5 Responses to 10 Reasons Not to Build High-Speed Rail

  1. ARThomas says:

    A couple of additional analyses that would be useful:
    1. An energy use comparison between rail and driving assuming different types of vehicles ranging from economy cars to large SUVs at different levels of capicity (driver plus 1,2,3,4 etc passengers.
    2. A cost analysis of rail infrastructure verses air (airports ATC etc) as well as highways.
    3. A consumer based cost analysis of both time use and money allocated for distance travel either by rail, car, or place. I would subdivide this analysis into groups based on geographic location relative to the rail or airport infrastructure. My guess is that these proposals only add burdens to suburban and rural residents and are only convenient for urbanites.
    4. A full cost absorption analysis of rail, flying, and driving which includes capital costs (vehicles and infrastructure) as well as unit costs such fuel and possible time used to travel either represented separately in terms of hour or converted or an average work hour wage. You could then represent it as a cost per mile traveled figure.

  2. paul says:

    There may be hope in preventing high speed rail being built. I have been discussing the Green New Deal (GND) with a group of University of California employees who support the GND. They were shocked to see that high speed rail is mentioned in the GND, as advocates of CO2 reduction in California are now disillusioned with the incompetent mess that California high speed rail has become. GND proponents were also disturbed that and there is no cost per tonne of CO2 reduction mentioned in the GND. Therefore it is likely that proponents of CO2 reduction will be sensible enough to only advocate for technology that reduces CO2 production at the lowest cost.
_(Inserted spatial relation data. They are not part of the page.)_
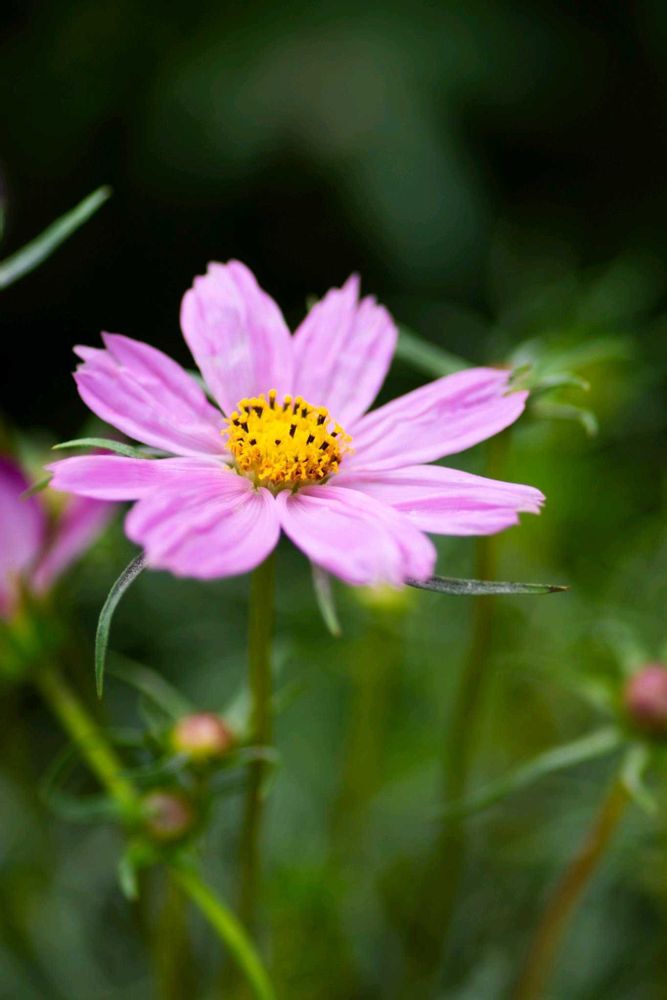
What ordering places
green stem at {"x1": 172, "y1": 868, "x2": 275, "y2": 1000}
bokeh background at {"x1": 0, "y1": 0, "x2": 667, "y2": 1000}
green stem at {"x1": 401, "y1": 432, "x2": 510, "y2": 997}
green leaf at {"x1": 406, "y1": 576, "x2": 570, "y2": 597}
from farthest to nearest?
1. bokeh background at {"x1": 0, "y1": 0, "x2": 667, "y2": 1000}
2. green stem at {"x1": 401, "y1": 432, "x2": 510, "y2": 997}
3. green stem at {"x1": 172, "y1": 868, "x2": 275, "y2": 1000}
4. green leaf at {"x1": 406, "y1": 576, "x2": 570, "y2": 597}

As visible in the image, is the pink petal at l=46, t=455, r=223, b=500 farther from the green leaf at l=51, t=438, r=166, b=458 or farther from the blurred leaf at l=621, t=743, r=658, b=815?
the blurred leaf at l=621, t=743, r=658, b=815

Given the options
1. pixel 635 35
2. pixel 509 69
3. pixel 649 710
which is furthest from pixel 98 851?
pixel 635 35

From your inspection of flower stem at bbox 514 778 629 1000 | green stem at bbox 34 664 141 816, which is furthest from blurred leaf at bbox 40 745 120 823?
flower stem at bbox 514 778 629 1000

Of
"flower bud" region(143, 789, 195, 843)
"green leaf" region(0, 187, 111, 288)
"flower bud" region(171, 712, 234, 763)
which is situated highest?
"green leaf" region(0, 187, 111, 288)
To reduce CO2 production can only be achieved by using technology that reduces CO2 at the lowest cost per tonne.

  3. rovingbroker says:

    Two technologies under development will make automobile travel greener and more useful — electric vehicles and self-driving automobiles and trucks. The development costs will be provided by manufacturers while the capital costs will be covered by users’ new vehicle purchases.

  4. LogiRush says:

    Back in 2014 during one of the early public meetings for Texas Central, I was told that a train uses 9 Megawatts of power when running at full speed. It uses more during acceleration but this is partially offset by regenerative braking. At 320 km/h, it takes 11.25 seconds per km, which translates to 28 kilowatt-hours per km. This is well above the 5 kw-h/km reported in the article.
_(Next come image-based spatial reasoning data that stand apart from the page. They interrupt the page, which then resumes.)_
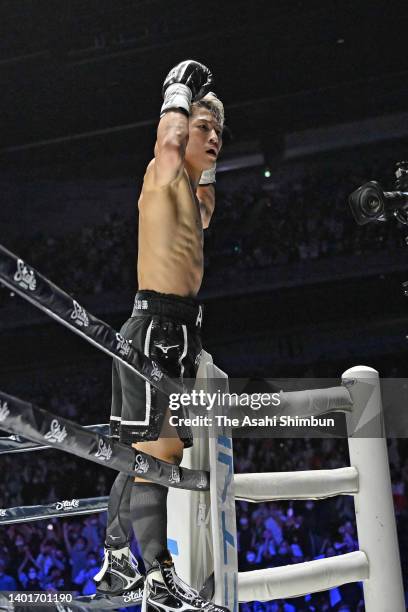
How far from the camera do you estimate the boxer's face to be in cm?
214

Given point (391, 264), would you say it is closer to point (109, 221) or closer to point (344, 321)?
point (344, 321)

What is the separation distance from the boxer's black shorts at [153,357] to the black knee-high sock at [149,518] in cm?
12

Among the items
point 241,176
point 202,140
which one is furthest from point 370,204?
point 241,176

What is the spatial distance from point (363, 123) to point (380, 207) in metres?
8.95

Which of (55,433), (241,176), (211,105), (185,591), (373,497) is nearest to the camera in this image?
(55,433)

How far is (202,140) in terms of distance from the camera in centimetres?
216

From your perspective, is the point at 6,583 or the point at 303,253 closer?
the point at 6,583

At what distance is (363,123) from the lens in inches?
418

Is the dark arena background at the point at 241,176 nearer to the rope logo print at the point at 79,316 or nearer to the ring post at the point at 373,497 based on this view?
the ring post at the point at 373,497

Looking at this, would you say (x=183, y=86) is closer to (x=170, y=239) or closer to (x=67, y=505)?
(x=170, y=239)

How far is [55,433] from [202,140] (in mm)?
1222

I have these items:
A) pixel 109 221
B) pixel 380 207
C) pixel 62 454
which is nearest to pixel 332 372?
pixel 62 454

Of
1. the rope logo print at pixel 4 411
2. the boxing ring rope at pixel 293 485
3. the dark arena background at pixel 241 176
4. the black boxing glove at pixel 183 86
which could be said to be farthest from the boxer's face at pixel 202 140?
the dark arena background at pixel 241 176

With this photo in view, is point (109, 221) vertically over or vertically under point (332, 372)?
over
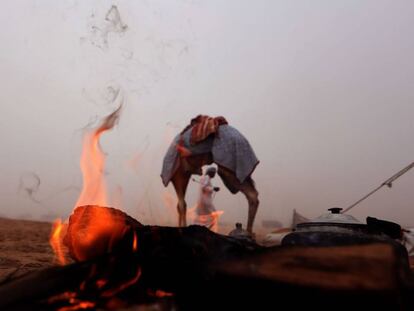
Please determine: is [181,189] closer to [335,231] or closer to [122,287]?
[335,231]

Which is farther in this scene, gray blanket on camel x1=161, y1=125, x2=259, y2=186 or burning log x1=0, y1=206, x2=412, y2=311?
gray blanket on camel x1=161, y1=125, x2=259, y2=186

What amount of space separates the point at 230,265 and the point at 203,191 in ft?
27.2

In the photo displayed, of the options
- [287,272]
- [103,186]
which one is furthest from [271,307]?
[103,186]

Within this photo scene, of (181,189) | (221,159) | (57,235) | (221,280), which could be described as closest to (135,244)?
→ (221,280)

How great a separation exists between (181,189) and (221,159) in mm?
1050

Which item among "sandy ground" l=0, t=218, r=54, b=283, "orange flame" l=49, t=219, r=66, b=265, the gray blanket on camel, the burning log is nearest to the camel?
the gray blanket on camel

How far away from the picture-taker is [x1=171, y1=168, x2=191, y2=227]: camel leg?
23.5ft

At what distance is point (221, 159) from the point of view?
262 inches

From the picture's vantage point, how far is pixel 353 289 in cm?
163

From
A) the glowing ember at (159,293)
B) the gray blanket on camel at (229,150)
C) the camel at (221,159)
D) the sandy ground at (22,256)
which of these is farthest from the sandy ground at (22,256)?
the gray blanket on camel at (229,150)

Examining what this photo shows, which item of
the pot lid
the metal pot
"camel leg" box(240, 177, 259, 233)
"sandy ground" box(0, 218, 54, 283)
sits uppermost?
"camel leg" box(240, 177, 259, 233)

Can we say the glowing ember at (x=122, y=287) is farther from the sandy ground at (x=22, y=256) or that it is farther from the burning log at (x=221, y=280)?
the sandy ground at (x=22, y=256)

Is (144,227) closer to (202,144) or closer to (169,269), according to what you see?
(169,269)

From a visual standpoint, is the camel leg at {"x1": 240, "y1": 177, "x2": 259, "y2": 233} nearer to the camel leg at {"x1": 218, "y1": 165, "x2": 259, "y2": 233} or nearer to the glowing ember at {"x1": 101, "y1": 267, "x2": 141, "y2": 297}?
the camel leg at {"x1": 218, "y1": 165, "x2": 259, "y2": 233}
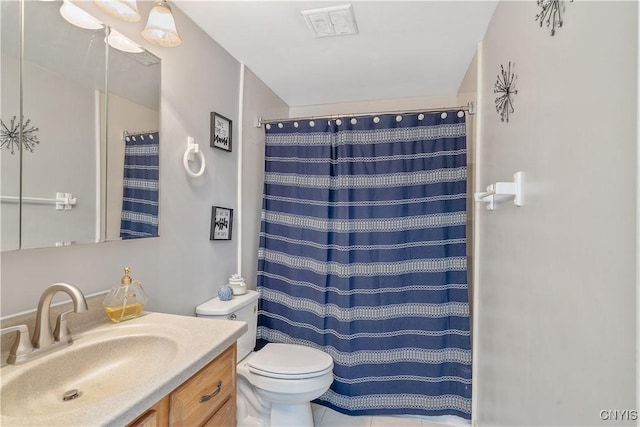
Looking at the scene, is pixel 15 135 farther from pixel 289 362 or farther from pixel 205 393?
pixel 289 362

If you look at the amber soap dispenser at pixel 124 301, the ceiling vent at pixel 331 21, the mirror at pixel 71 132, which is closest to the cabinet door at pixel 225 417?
the amber soap dispenser at pixel 124 301

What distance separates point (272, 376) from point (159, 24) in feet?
5.59

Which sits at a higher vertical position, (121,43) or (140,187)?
(121,43)

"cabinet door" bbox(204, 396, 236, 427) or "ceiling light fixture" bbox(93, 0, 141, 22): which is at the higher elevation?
"ceiling light fixture" bbox(93, 0, 141, 22)

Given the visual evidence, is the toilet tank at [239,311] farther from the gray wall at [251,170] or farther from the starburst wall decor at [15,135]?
the starburst wall decor at [15,135]

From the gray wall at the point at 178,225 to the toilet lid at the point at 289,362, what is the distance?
0.48 metres

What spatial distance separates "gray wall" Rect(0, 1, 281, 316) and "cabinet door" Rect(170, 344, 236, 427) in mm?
544

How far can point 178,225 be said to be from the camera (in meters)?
1.56

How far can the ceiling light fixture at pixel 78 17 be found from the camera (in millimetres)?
1025

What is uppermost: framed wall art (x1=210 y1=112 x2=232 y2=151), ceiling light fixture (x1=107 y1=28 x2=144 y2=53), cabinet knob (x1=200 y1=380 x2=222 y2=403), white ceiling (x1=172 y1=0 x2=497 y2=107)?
white ceiling (x1=172 y1=0 x2=497 y2=107)

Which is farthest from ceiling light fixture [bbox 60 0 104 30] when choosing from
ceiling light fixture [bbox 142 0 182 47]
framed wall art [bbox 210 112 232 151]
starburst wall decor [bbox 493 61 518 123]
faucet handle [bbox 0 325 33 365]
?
starburst wall decor [bbox 493 61 518 123]

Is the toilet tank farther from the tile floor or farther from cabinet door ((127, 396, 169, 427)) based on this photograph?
cabinet door ((127, 396, 169, 427))

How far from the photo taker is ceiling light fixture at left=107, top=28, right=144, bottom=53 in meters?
1.17

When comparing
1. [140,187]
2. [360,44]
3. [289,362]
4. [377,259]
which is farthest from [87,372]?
[360,44]
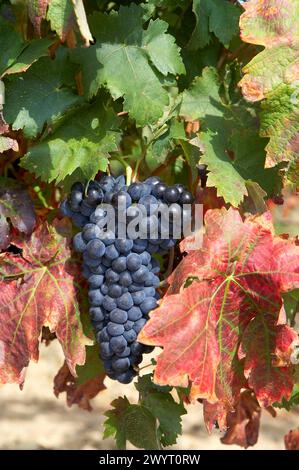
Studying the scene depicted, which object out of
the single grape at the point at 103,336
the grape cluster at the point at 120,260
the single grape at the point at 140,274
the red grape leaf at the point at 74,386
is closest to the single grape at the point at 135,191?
the grape cluster at the point at 120,260

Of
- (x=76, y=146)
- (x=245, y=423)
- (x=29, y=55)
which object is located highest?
(x=29, y=55)

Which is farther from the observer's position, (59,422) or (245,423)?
(59,422)

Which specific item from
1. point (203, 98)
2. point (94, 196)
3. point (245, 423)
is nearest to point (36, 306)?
point (94, 196)

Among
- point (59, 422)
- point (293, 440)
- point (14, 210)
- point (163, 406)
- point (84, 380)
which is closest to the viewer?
point (14, 210)

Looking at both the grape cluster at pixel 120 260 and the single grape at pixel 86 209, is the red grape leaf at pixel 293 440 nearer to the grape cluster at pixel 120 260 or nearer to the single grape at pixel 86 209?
the grape cluster at pixel 120 260

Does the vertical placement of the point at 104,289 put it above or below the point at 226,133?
below

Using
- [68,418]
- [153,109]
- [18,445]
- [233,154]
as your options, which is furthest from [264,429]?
[153,109]

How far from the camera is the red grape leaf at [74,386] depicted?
1.64 m

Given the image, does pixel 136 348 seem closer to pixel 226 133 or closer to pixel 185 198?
pixel 185 198

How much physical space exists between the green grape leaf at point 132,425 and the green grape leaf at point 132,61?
558mm

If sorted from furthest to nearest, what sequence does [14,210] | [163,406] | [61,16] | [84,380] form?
[84,380], [163,406], [14,210], [61,16]

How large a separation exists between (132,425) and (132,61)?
0.67m

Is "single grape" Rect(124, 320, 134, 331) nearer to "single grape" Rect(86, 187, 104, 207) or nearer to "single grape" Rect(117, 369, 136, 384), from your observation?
"single grape" Rect(117, 369, 136, 384)

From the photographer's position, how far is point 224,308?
113 cm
    The Wikipedia link lists the EC as 18 kw-h/km, and it does not specify conventional or high speed.

    I don’t know if the value of 9 Megawatts at full speed is correct. But the Japanese value of 5 kw-h/km seems suspiciously low. The Japan numbers on Wikipedia are per car-km. How many cars does a train have? Also, the Japanese number for 2017 is for conventional rail, and the 2004 number is “JR East Average”, which could be an average of conventional and high speed, and is 3.4 times higher than the 2017 conventional.
    So I think high speed rail has much higher energy consumption than 5 kw-h/km. Since this article claims high speed rail is an energy hog, I would suggest verification of the actual value.

  5. LazyReader says:

    California cant even deliver electricity to it’s residents, but Electric cars you have to PLUG in are the way of the future. As for electric cars, it takes the energy of 80 to 300 barrels of oil — to fabricate a battery that can hold energy equal to one barrel just to make that battery pack. You have to mine 400 tons of rock and ore to make a 1200 lb battery. Even Tesla’s impressive sales — 500,000 cars sold in just six years after introduction — was smoked by the Ford Mustang: 2.5 million sold in its first six years. It’s no more revolutionary to change the fuel source of a car.
    Typically vehicles range from compacts to SUV’s so they use between 18-50 pounds of copper in their manufacture for their wiring. A hybrid car on the other hand uses over 80 pounds copper, a Plug in hybrid uses about 132 pounds of copper and a Fully electric car uses between 180-350 POUNDS of copper; Over three or five times that of a normal car. Plus the charging infrastructure.